*** PASSAGE PROVIDED ***

Thursday, June 12, 2008

The real inventor



Too bad, Anders, a follower of Ribi Yehoshua has not replied to some questions. I did poke around the web site of the Netzarims. The thesis to me is simple - the Jesus of Nazareth that Christians worship is a corruption of a figure in history called by the name 'Ribi Yehoshua'. More to the point, I believe the group is repeating the theories of some Jewish folk - to the end that it was really Paul of Tarsus, a Pharisee who invented Jesus of Nazareth. Along side that, it was Paul who taught the idea of atonement of Jesus of Nazareth for the world and his rising from the dead. This is not precisely what the web site is saying but put it this way - it was the Hellenist Jews who created this myth about Jesus of Nazareth, something similar to the Paul, the-inventor-of-Christianity idea is happening there.

I note too on the site's insistence of the Torah to be fulfilled by human beings. When I was studying Early Judaism in uni, it came out clear that the Jews believe that God created human beings FOR the Torah.

Contrast this to what the Christian Jesus says
Mark 2:27
Then he said to them, "The Sabbath was made for man, not man for the Sabbath".

For Jesus, God created the Torah FOR man, to benefit man, but for the Jews this is reversed.

Now if Paul was the true promoter or even inventor of the Christian Gospel, he must have been a real genius, he was able to pull the wool on the world's eyes. Besides that the message is so so good - it sounds really good news.

You can only approach this "invented" news in two ways - you can say this is just too good to be true, "my sins have been paid for by Christ" and yet be skeptical about it, it must be a hoax. You know, like the hoax you get from the internet, saying they got some money from some place and they are willing to share it with you? Or you can reason - this is so so super incredible a story, so unheard of that only God could have come up with this ingenious news.

Update: Another thing, who is that Jesus that I encounter each time I take communion?
---
I hope to go to Perth this next few days - I heard they have beautiful sunsets and so I am taking the missus there. I have never been there I am off to take some sunset pictures, besides giving ourselves a break. Life, with its trials never ends anyway, it will be there when I get back - so what else is new, eyh?

God bless, in the mean time.

12 comments:

Anonymous said...

L.P.,

Interesting info. you've found out about the followers of Ribi Yehoshua.

I like you suggestions about how to talk with folks like this about the real Jesus.

In addition, I would handle them the same way I would handle anyone that is trying to live by the law. I would just pour it on 'em. Keep the law coming and keep it coming hard, until the grace of God in Jesus i like a life giving drink of cool water...which it is.

Have a wonderful trip to Perth with your wife!

*** End of PASSAGE PROVIDED ***
*** EXTRACTED RECORDS ***

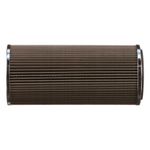 ELEMENTO DO FILTRO DE PAPEL NEW HOLLAND - 84563466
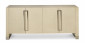 Комод Webster Credenza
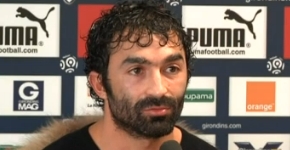 ben khalfallah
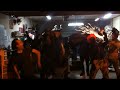 Harlem Shake vDirtnail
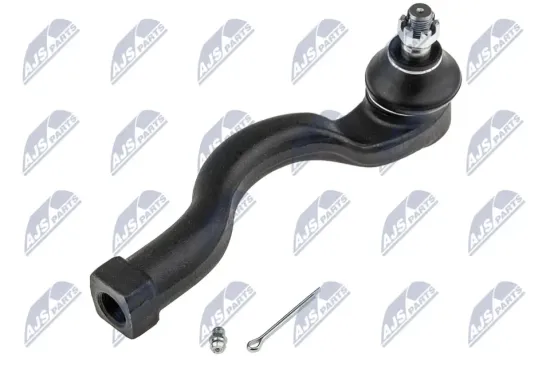 Spurstangenkopf Vorderachse links außen NTY SKZ-MS-022 Bild Spurstangenkopf Vorderachse links außen NTY SKZ-MS-022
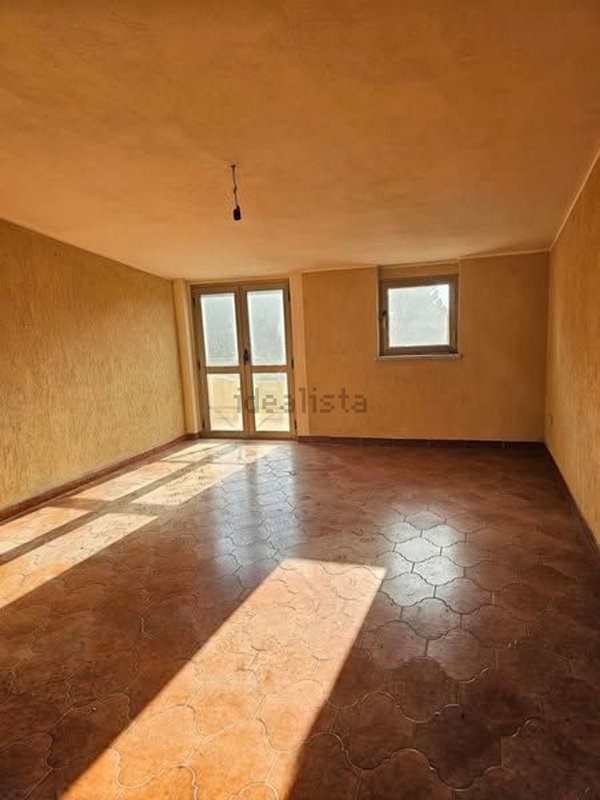 appartamento in vendita a Sellia Marina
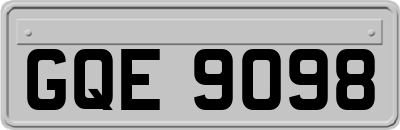 GQE9098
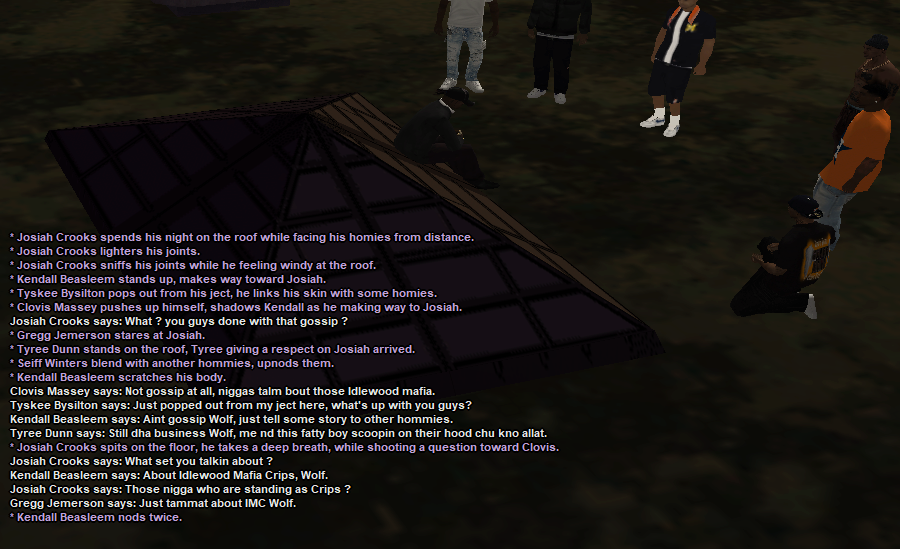 killo54.png
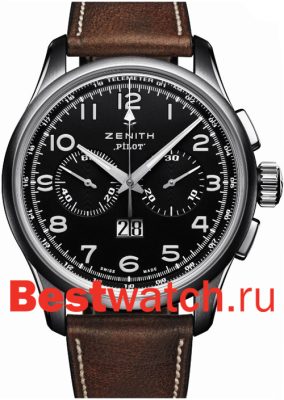 Вся коллекция Pilot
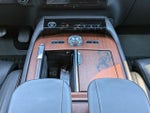 2025 Navigator L Thumbnail 21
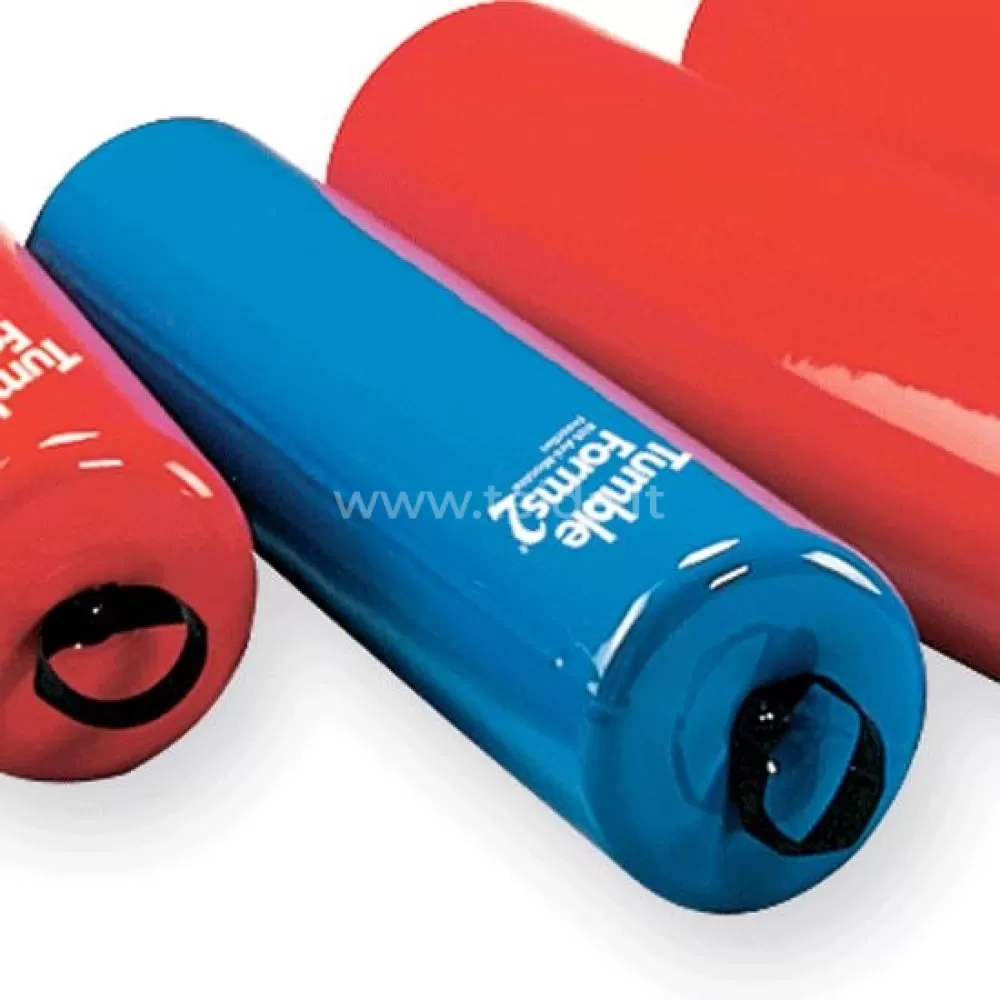 Tumble Forms volas 356 x 1220 mm Tumble Forms volas 356 x 1220 mm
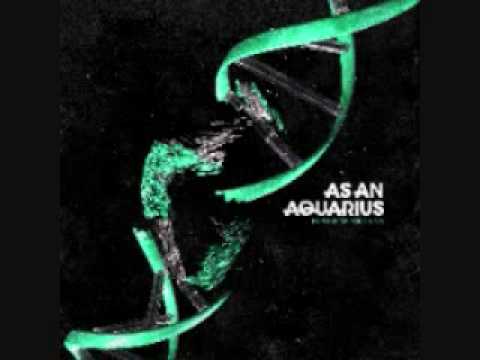 Bring Out Your Best, She'll Finally Rest: Standing - As An Aquarius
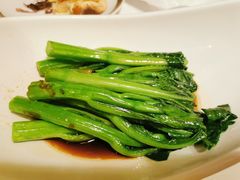 -翡翠小城·海鲜豆捞·广式点心(老佛爷店)
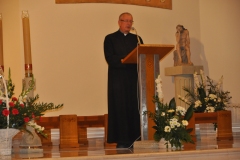 Roma-Owsińska-002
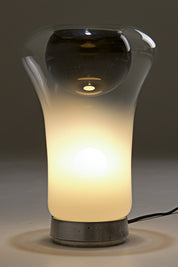 Sappho_Table_Lamp_by_Angelo_Mangiarotti_from_1960s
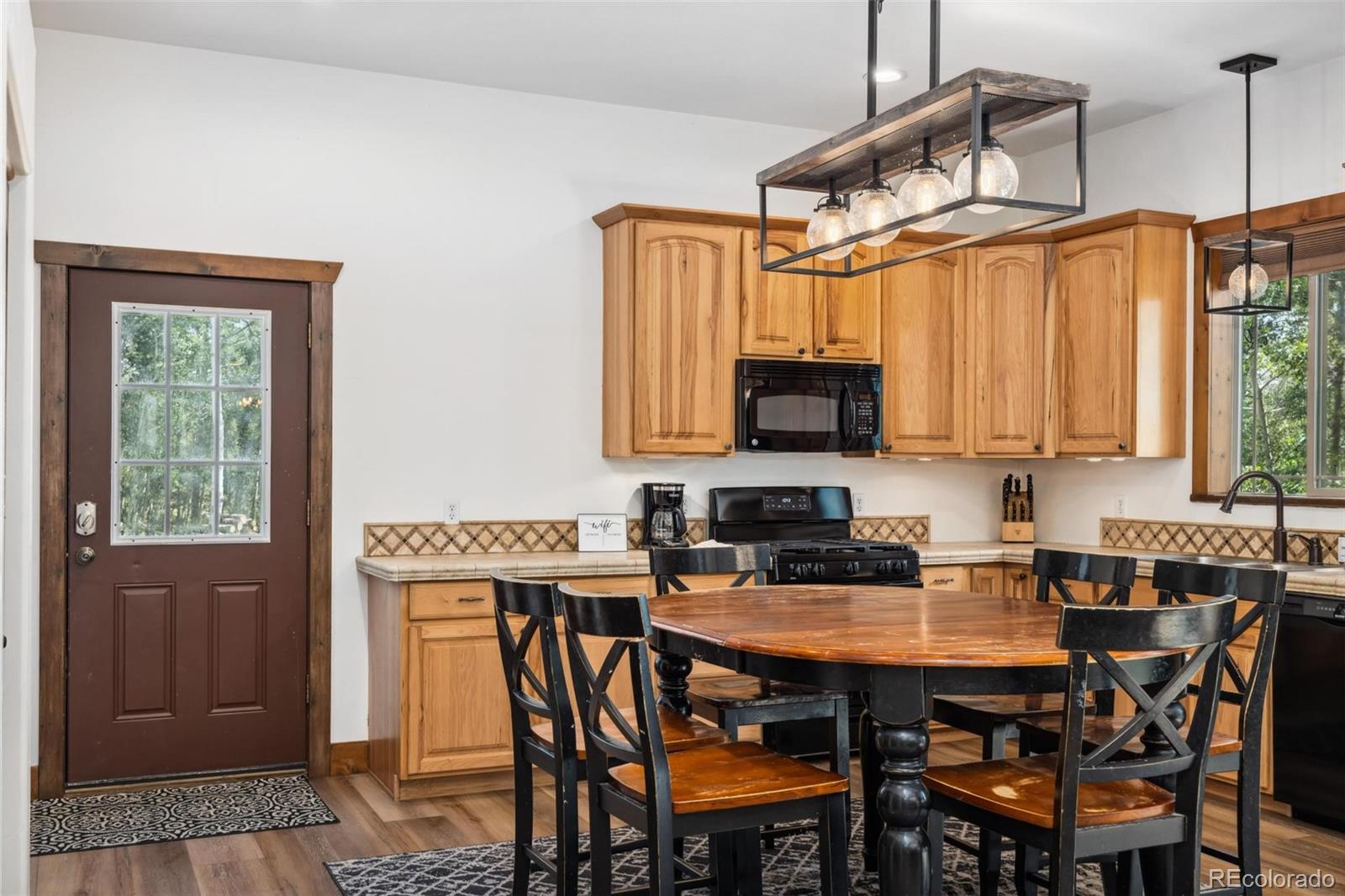 MLS Image #23 for 596  cannon court,fairplay, Colorado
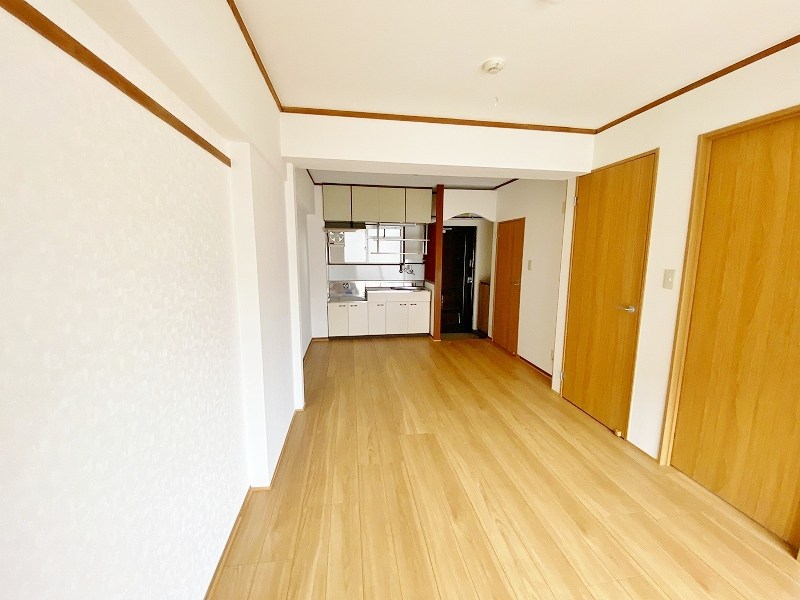 第二日之出ビル その他17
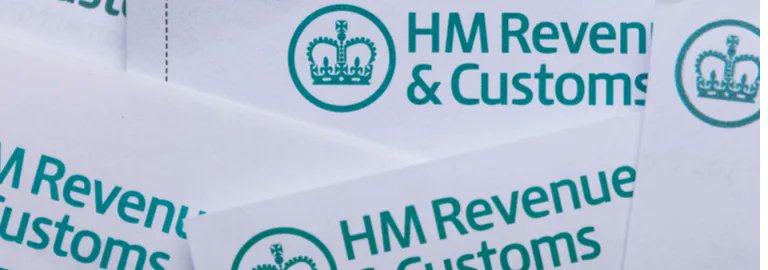 Non-compliance risk for “laggards” as MTD for VAT lands

buff.ly/3j3l7k1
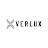 Verlux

*** End of EXTRACTED RECORDS ***

* **ACTIVITY 1**
Answer these from the blog post:
(a) What did the writer study at university?
(b) Which Bible verse does the writer quote as the words of Jesus?
(c) Where does the writer plan to travel, and what does he plan to photograph there?
* **ACTIVITY 2**
Can you turn the blog post's paragraph beginning "I hope to go to Perth" into a short list that keeps its main facts?
* **ACTIVITY 3**
Would you reproduce word for word the stretch of the blog post from "The real inventor" through "is happening there."?

* **RESPONSE BOX 1**
(a) Early Judaism.
(b) Mark 2:27.
(c) Perth; sunsets.

* **RESPONSE BOX 2**
- The writer hopes to go to Perth in the next few days and is taking his wife.
- He has heard Perth has beautiful sunsets, and he has never been there.
- He plans to take sunset pictures and give the two of them a break.
- Life's trials never end and will still be there when he returns.

* **RESPONSE BOX 3**
The real inventor



Too bad, Anders, a follower of Ribi Yehoshua has not replied to some questions. I did poke around the web site of the Netzarims. The thesis to me is simple - the Jesus of Nazareth that Christians worship is a corruption of a figure in history called by the name 'Ribi Yehoshua'. More to the point, I believe the group is repeating the theories of some Jewish folk - to the end that it was really Paul of Tarsus, a Pharisee who invented Jesus of Nazareth. Along side that, it was Paul who taught the idea of atonement of Jesus of Nazareth for the world and his rising from the dead. This is not precisely what the web site is saying but put it this way - it was the Hellenist Jews who created this myth about Jesus of Nazareth, something similar to the Paul, the-inventor-of-Christianity idea is happening there.